> TASKS AND EXERCISES
(a) In the article on interview answers, what is an interviewer trying to learn by asking how your boss and coworkers would describe you?
(b) Go on with the article on interview answers, starting after its last sentence.
[[ PASSAGE TO READ, beginning ]]
Skip to main contentA logo with &quat;the muse&quat; in dark blue text.
Advice / Job Search / Interviewing

6 Best Answers to “How Would Your Boss and Coworkers Describe You?”

Getty Images
Getty Images

Navigating a job interview often feels like a balancing act between humility and self-promotion. On the one hand, you want to showcase your strengths, but on the other, you don’t want to come off as arrogant or tooting your own horn. So when an interviewer asks: “How would you describe yourself?” or “How would your boss and coworkers describe you?” it can get tricky to respond. 

What they’re looking for here is to get a sense of your interpersonal skills and overall personality traits. They want to see how you would fit in with current employees and the overall culture of the company. 

At the end of the day, the interview is your opportunity to sway the jury—job seekers who can market themselves effectively are the ones that make an impression and ultimately get the job. So what should you do?

Thankfully, there’s a brand of interview questions that can (kind of) bridge this gap. When an interviewer asks you a question like, “How would your boss or coworkers describe you?” it’s your chance to use what others have said about you to talk about your own positive traits.
[[ PASSAGE TO READ, end ]]
[[ SUPPLIED INFORMATION, beginning ]]
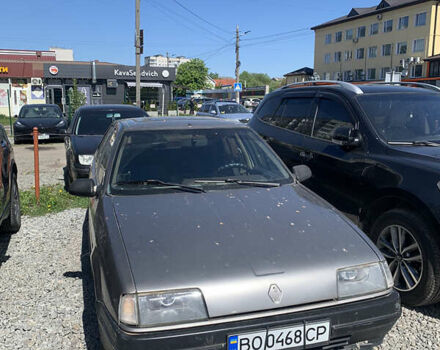 Серый Рено 19, объемом двигателя 1.72 л и пробегом 196 тыс. км за 1200 $, фото 1 на Automoto.ua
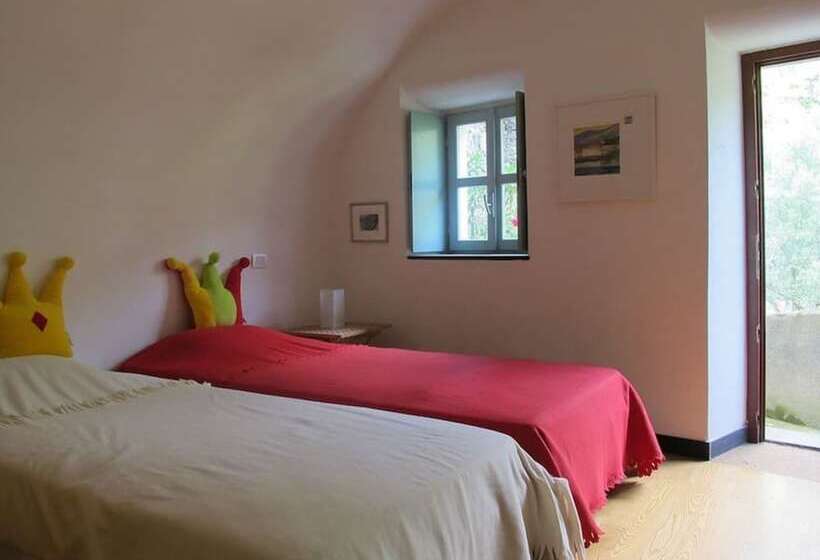 إقامة Oliveto Medieval Setting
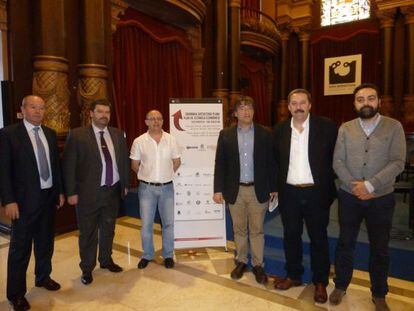 (De izq. a dcha.) Ricardo Barkala, Juan María Aburto, Juan Karlos Izagirre, Josu Ruiz, Euken Sesé y Oscar Usetxi, en la presentación del Plan de Estímulo Económico 2013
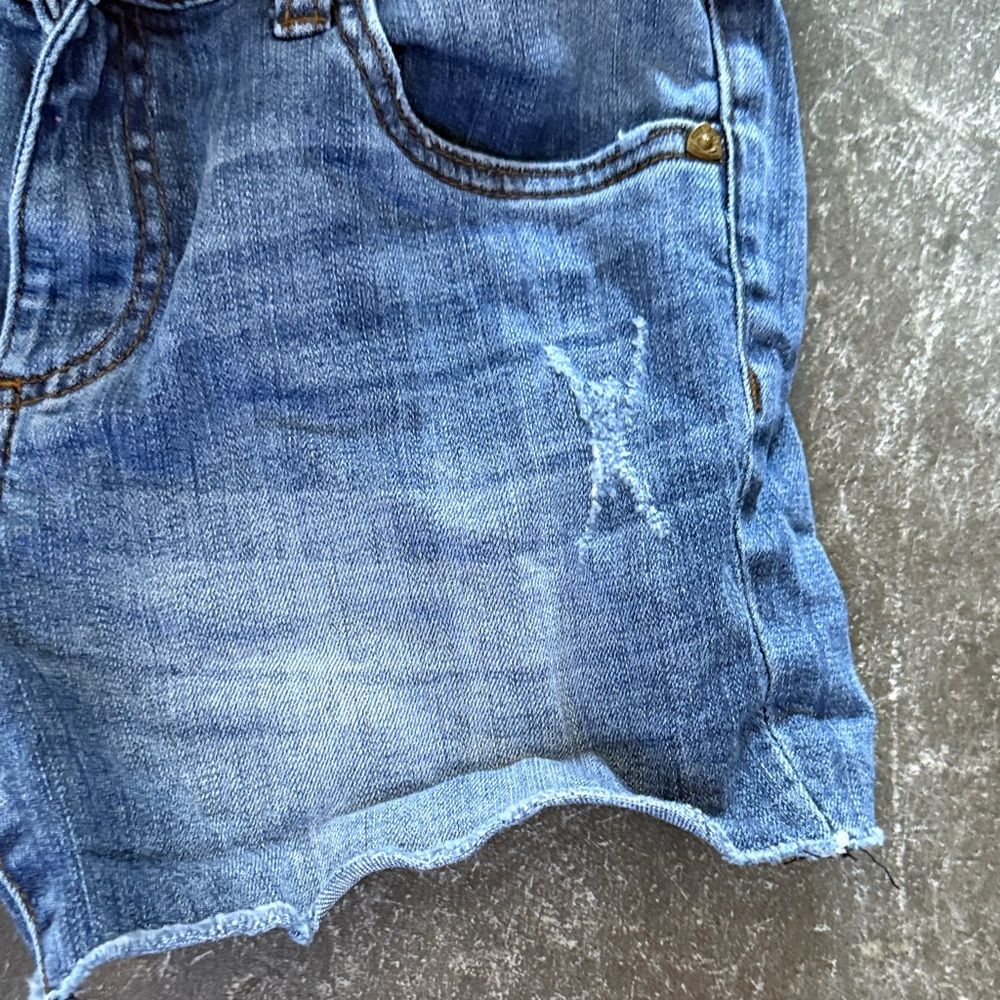 Kut From The Kloth Distressed Fray Blue Jean Shorts - Picture 4 of 6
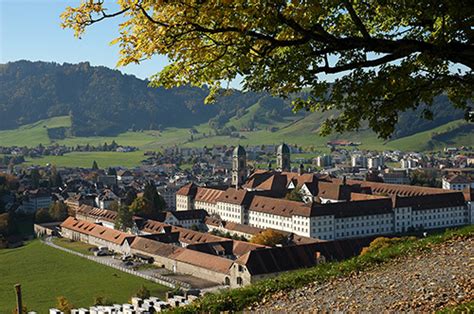 50 km van kloster einsiedeln. Kloster Einsiedeln - Klosterzeit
[[ SUPPLIED INFORMATION, end ]]
> TASK RESPONSES
(a) The interviewer wants a sense of your interpersonal skills and overall personality traits, and of how you would fit in with current employees and the company's overall culture.

(b)
Tapping into the perspectives of your professional circle offers a multifaceted view of your professional persona. Harnessing feedback from performance reviews, gathering insights from peer interactions, or recalling impactful instances shared by supervisors and colleagues can make you shine in an interview setting. Sounds simple enough, right? But there are a few ways to do it and important things to keep in mind. 

1. Quote a performance review

The easiest way to answer “How would your boss describe you?” is to paraphrase a recent positive performance review. By referencing specifically where you’re getting your information, it’ll be easier to describe yourself as “trustworthy, dedicated, and creative” without cringing. 

You’ll also want to give some big-picture context about your role and responsibilities to fill in the gaps around your answer. Note: If your company does 360 reviews or otherwise includes peer feedback, you may also be able to use this strategy if you’re asked how your coworkers would describe you.

Example answers for referencing official performance reviews:

  • “In my most recent performance review in April, my direct supervisor described me as someone who takes initiative and doesn’t shy away from hard problems. My role involves a lot of on-site implementation, and when things go wrong, I always do what I can to fix it first—rather than punting the problem back to the team immediately. I know she appreciates that about me.”
  • “In my past performance reviews, my bosses have always highlighted how good I am at accounting for different individual preferences and building in contingencies if things go wrong. In my current job, I’m in charge of scheduling travel for several executives, and they’re always impressed that I know which plane seats they each prefer and always know which airline has the next flight to their destination in case they’re running behind schedule.”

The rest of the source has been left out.